6. Custom Bot Name and Greeting

Customise the bot's display name and opening greeting without touching Python code. Both are set as environment variables and take effect on the next server restart.

.env
# .env - customise bot name and opening message
chatbot_BOT_NAME=Aria
chatbot_GREETING=Hi! I'm Aria, here to help you complete your onboarding forms. \
Ready to get started?
VariableDefaultDescription
chatbot_BOT_NAMEBotThe name the bot uses when referring to itself
chatbot_GREETINGHi! I am here to help you fill out your form.The opening message sent when message = "" is received

7. Custom PromptBuilder

The PromptBuilder class composes the system prompt that is sent to GPT-4o-mini for each extraction turn. Subclass it and override _base_rules() to inject domain-specific extraction instructions - for example, field formatting rules, jurisdiction-specific filtering, or custom fallback instructions. Your rules are appended after the SDK's built-in rules.

custom_prompt_builder.py
from chatbot.extraction.prompt_builder import PromptBuilder

class HedgeFundPromptBuilder(PromptBuilder):
    """
    Custom prompt builder that adds domain-specific extraction rules
    for hedge fund subscription forms.
    """
    def _base_rules(self):
        return super()._base_rules() + '''

        Additional rules for hedge fund subscriptions:
        - ERISA fields only apply to US pension and benefit plans.
          Do not extract ERISA values for non-US investors.
        - Preserve country names exactly as provided by the investor.
          Do not normalise or expand abbreviations (e.g. "US" stays "US").
        - EIN/tax ID values should be formatted as XX-XXXXXXX (9 digits with hyphen).
        '''

# Pass to chatbotClient to replace the default prompt builder:
from chatbot import chatbotClient, LocalStorage, FormConfig

client = chatbotClient(
    openai_api_key='sk-...',
    prompt_builder=HedgeFundPromptBuilder(),
    storage=LocalStorage('./chatbot_data', './configs'),
    form_config=FormConfig.from_directory('./configs'),
)
Call super()._base_rules() to keep built-in rules
Always call super()._base_rules() at the start of your override and append your rules to the result. Replacing the return value entirely will break the SDK's core extraction logic.

8. Custom Storage Backend

Implement StorageBackend to store sessions in any database - PostgreSQL, MongoDB, DynamoDB, or any other store. The abstract base class defines over 20 methods covering all read and write operations the SDK performs.

postgres_storage.py
from chatbot.storage.base import StorageBackend

class PostgresStorage(StorageBackend):
    """
    Store sessions in PostgreSQL instead of local disk or S3.
    Implement all abstract methods from StorageBackend.
    """
    def __init__(self, connection_string: str):
        import psycopg2
        self.conn = psycopg2.connect(connection_string)

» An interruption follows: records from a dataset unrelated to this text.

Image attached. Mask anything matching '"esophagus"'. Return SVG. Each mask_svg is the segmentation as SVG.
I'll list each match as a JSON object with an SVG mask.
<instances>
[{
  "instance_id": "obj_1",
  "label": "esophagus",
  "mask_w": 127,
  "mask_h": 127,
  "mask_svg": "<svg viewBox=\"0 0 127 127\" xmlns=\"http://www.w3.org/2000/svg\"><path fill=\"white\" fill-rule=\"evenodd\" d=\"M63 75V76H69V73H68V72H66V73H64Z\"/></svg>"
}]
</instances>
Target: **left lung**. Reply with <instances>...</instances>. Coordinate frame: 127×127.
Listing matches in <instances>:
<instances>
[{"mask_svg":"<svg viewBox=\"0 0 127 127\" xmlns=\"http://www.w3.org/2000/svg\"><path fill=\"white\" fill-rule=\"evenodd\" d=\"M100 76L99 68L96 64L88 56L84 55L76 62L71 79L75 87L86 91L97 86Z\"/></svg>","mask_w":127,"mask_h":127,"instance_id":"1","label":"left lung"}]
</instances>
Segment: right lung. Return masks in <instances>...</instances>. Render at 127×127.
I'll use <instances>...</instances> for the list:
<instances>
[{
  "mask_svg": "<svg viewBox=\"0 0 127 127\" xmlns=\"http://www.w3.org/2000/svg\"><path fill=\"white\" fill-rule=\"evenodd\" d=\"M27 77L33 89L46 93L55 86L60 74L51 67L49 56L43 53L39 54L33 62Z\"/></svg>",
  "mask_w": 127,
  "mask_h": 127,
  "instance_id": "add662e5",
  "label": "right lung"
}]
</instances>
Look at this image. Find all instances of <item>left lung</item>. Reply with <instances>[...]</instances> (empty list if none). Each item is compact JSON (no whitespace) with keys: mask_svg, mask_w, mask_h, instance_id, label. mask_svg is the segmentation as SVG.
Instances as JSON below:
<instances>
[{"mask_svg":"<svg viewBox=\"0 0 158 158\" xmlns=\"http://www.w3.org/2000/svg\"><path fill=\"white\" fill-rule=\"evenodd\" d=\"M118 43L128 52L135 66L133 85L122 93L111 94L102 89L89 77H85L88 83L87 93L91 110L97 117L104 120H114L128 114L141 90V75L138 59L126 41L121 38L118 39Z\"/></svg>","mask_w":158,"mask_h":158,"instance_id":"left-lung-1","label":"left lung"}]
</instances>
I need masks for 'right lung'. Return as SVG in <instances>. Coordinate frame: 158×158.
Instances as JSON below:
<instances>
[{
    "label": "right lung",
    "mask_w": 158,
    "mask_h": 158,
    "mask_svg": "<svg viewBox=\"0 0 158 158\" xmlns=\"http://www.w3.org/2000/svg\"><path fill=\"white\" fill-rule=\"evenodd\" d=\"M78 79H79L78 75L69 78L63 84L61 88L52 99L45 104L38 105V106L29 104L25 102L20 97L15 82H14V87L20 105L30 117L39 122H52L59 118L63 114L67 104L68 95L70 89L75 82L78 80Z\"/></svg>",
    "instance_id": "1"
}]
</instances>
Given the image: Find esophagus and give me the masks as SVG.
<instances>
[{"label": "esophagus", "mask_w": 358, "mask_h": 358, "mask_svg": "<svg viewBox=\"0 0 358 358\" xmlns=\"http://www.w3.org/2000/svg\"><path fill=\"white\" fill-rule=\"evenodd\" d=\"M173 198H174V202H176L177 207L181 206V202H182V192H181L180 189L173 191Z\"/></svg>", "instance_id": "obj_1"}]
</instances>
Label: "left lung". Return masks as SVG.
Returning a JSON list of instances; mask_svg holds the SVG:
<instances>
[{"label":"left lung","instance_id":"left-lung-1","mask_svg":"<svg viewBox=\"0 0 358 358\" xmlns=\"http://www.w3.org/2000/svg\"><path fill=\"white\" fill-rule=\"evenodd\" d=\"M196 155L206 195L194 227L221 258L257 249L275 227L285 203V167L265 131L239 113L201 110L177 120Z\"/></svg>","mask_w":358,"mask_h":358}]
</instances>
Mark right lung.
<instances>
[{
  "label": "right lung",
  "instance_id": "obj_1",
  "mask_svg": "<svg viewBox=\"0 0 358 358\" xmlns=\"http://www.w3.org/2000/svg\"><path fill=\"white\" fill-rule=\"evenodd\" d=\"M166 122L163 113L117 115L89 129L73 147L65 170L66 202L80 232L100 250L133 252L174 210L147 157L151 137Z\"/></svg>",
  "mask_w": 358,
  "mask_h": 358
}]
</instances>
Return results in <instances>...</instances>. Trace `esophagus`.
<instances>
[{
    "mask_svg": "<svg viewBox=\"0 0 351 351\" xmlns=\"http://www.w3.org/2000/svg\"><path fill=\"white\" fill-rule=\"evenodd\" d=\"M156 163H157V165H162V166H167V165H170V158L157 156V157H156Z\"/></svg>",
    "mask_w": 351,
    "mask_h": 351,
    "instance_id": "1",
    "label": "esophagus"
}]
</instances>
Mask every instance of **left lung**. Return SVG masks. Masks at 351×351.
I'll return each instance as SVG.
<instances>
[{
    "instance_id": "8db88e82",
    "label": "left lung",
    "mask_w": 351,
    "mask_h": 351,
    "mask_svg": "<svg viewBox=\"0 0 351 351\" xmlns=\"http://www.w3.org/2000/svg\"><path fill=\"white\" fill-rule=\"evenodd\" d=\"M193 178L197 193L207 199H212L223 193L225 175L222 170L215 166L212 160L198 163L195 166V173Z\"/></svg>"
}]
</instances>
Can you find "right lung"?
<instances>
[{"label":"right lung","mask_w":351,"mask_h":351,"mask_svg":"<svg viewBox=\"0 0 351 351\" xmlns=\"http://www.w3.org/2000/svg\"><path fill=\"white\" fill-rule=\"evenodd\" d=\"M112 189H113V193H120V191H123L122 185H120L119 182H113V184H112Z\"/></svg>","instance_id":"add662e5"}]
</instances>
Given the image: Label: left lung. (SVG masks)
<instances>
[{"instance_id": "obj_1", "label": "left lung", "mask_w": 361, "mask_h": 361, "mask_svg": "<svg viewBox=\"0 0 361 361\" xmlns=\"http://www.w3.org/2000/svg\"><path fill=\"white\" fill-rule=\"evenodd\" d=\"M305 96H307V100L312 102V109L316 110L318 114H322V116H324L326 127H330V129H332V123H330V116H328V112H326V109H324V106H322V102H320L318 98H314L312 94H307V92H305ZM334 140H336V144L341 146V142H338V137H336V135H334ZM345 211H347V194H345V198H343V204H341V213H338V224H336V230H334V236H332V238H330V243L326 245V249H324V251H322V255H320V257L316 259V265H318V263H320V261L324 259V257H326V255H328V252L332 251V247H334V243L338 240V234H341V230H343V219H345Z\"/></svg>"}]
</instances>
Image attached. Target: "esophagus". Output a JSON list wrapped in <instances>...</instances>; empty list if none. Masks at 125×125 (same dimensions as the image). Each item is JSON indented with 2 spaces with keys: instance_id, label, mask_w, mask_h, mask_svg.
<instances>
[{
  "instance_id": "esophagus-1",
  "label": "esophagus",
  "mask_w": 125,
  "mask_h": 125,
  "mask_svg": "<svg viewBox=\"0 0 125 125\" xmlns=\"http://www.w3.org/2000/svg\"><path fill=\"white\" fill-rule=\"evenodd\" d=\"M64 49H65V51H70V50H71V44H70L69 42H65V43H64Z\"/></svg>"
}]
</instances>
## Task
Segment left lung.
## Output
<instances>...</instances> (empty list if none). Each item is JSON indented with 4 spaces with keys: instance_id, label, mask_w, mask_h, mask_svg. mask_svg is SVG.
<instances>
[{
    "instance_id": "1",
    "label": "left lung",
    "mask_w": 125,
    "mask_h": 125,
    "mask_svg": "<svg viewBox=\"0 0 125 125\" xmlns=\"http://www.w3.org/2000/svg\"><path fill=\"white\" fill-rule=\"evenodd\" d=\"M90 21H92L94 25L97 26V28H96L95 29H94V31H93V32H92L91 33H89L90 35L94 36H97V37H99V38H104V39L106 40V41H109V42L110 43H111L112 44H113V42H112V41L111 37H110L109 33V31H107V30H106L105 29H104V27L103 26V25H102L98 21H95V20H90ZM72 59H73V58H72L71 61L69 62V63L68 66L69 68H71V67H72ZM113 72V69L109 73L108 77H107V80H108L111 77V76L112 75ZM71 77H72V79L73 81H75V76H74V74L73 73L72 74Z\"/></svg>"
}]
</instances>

    def get_session_state(self, user_id: str, session_id: str) -> dict | None:
        # Return the stored state dict or None if not found
        ...

    def save_session_state(self, user_id: str, session_id: str, state: dict) -> None:
        # Persist the state dict
        ...

    # Implement all remaining abstract methods:
    # save_conversation_log, get_conversation_log,
    # save_final_output, get_final_output,
    # save_fill_report, get_fill_report, etc.

client = chatbotClient(
    storage=PostgresStorage('postgresql://user:pass@localhost/mydb'),
    ...
)
Implement all abstract methods
StorageBackend is an abstract class. If you leave any abstract method unimplemented, Python will raise a TypeError when you try to instantiate your class. Use your IDE's "implement abstract methods" feature to generate the stubs.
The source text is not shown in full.